YOUR INSTRUCTIONS: From the entries below, print exactly the span beginning with the line holding "Road worker cutting" and ending with the line holding "An American flight", endpoints included, and skip any pictures.

RECORDED INFORMATION:
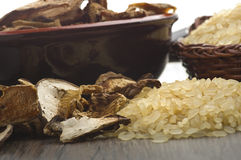 Rice and dried porcini mushrooms Royalty Free Stock Photos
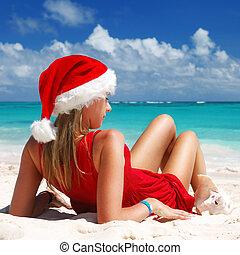 Caribbean Christmas - Woman on the beach in santa's hat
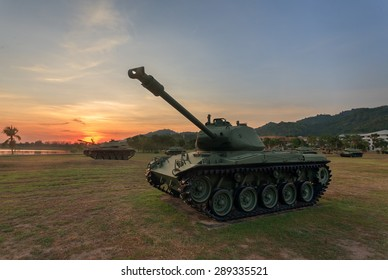 Military tank in the field during sunset.
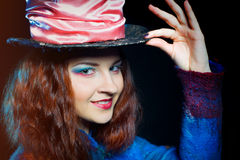 Portrait of smilimg young woman in the similitude of the Hatter. Portrait of young woman in the similitude of the Hatter (Alice's Adventures in Wonderland royalty free stock photo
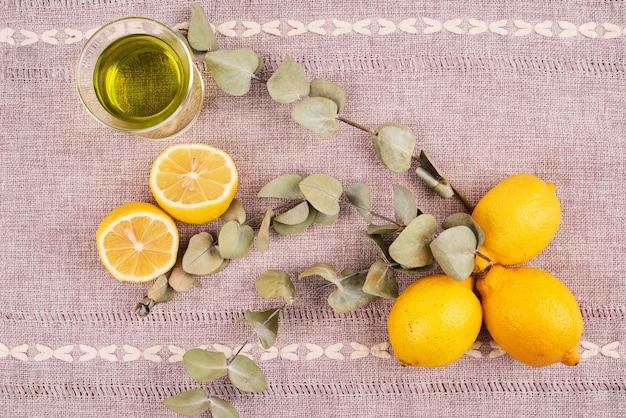 茶色のテーブルクロスにレモンと緑茶の上面図。 無料写真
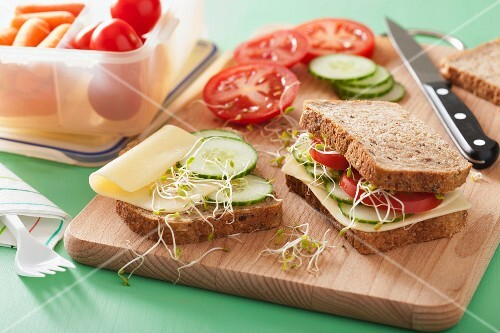 A cheese, cucumber, tomato and bean sprout sandwich for lunch box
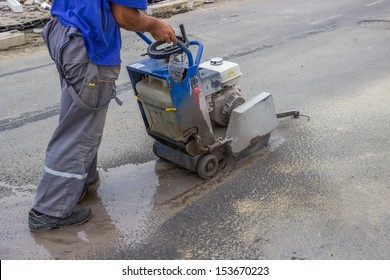 Road worker cutting asphalt road, working on the road reconstruction. saw cutting asphalt with water spraying to hold down dust.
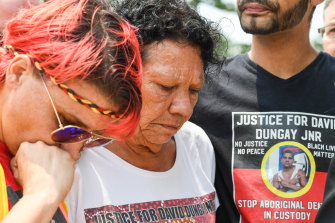 David Dungay's cousin Lizzie Jarrett, mother Leetona Dungay and nephew Paul Silva outside the Lidcombe Coroner's Court in Sydney, in November 2019.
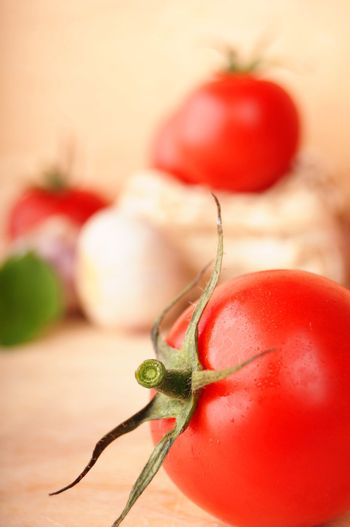tomatoes vegetable and garlic with copyspace showing food concept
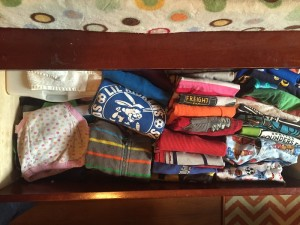 Child's shirts folded and stored vertically upright in dresser drawer
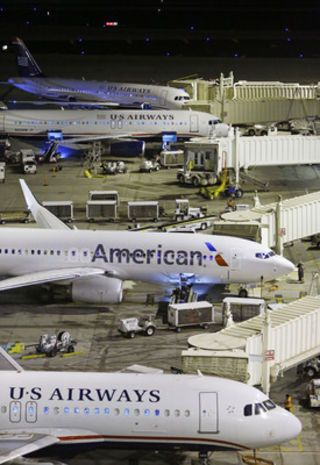 An American flight arrives at US Airways gate B6 during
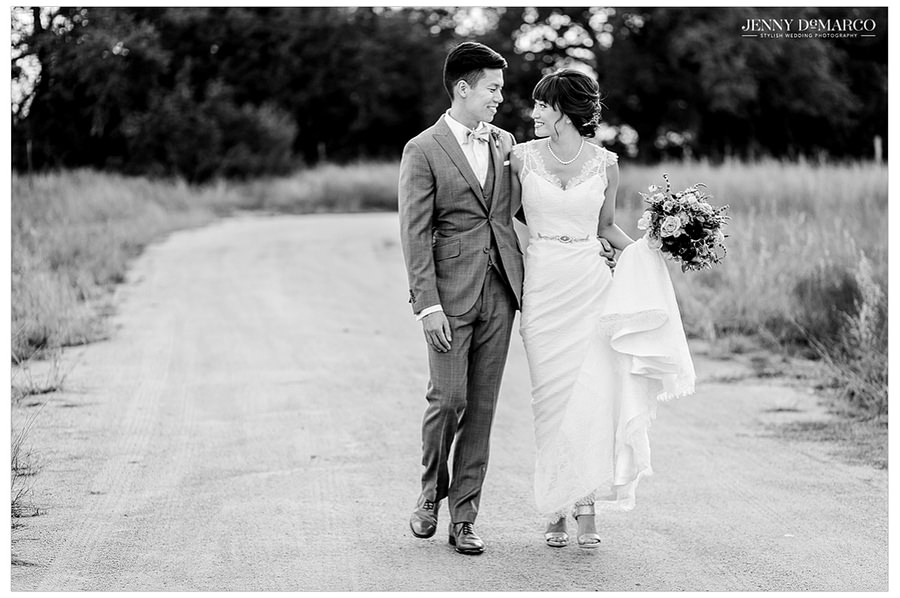 A black and white shot of the bride and groom walking together and talking before their wedding.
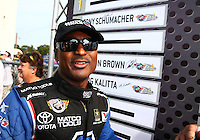 Aug. 18, 2013; Brainerd, MN, USA: NHRA top fuel dragster driver Antron Brown during the Lucas Oil Nationals at Brainerd International Raceway. Mandatory Credit: Mark J. Rebilas-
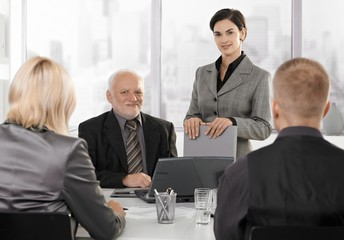 Businesspeople at formal meeting
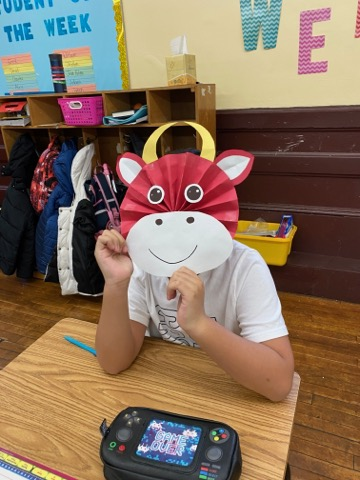 Grade 5 student at desk wearing ox mask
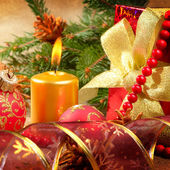 Gift box with christmas decorations — Stock Photo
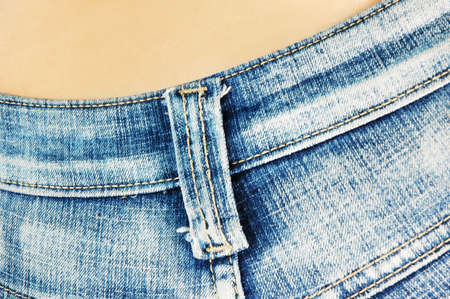 butt tight jeans: closeup of a females bottom in tight blue jeans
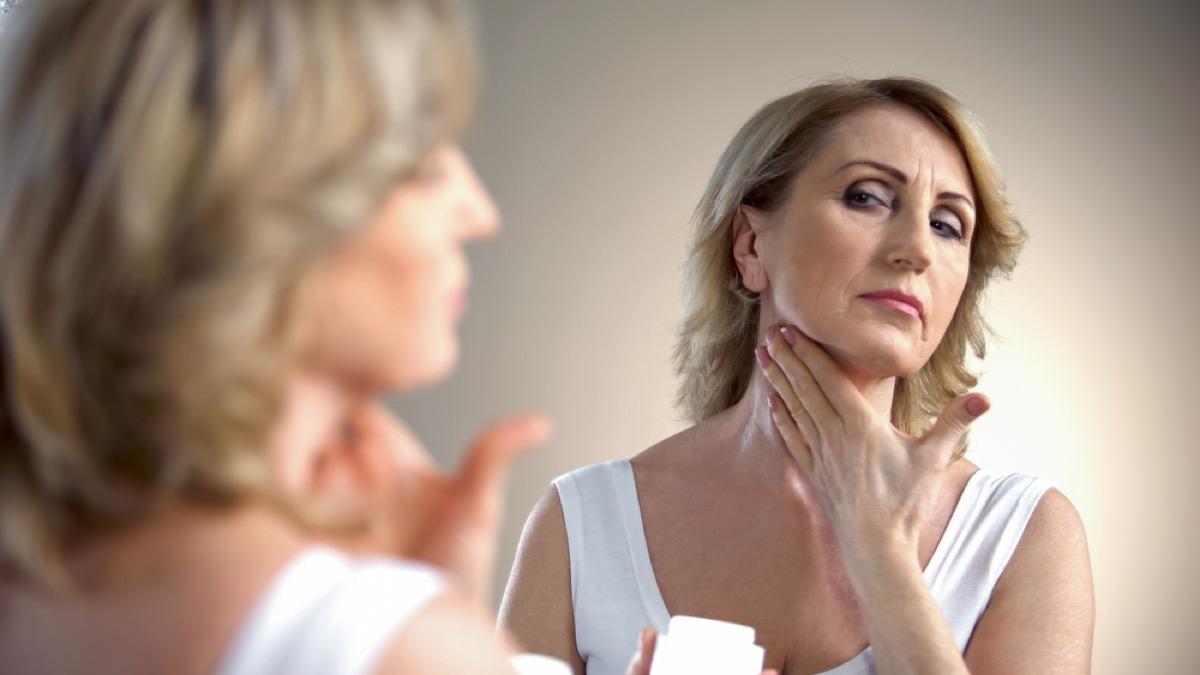 older woman applying neck cream, look better after 40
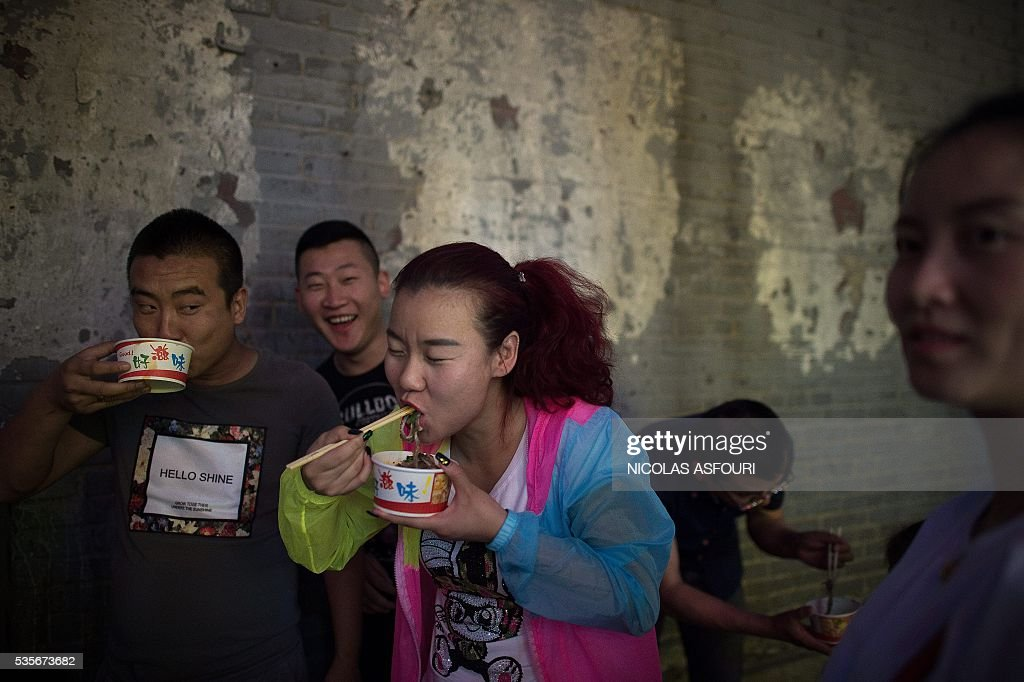 In this picture taken on May 29, 2016, people eat noodles on a street in Beijing. / AFP / NICOLAS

EXERCISE RESPONSE:
 Road worker cutting asphalt road, working on the road reconstruction. saw cutting asphalt with water spraying to hold down dust.
 David Dungay's cousin Lizzie Jarrett, mother Leetona Dungay and nephew Paul Silva outside the Lidcombe Coroner's Court in Sydney, in November 2019.
tomatoes vegetable and garlic with copyspace showing food concept
 Child's shirts folded and stored vertically upright in dresser drawer
 An American flight arrives at US Airways gate B6 during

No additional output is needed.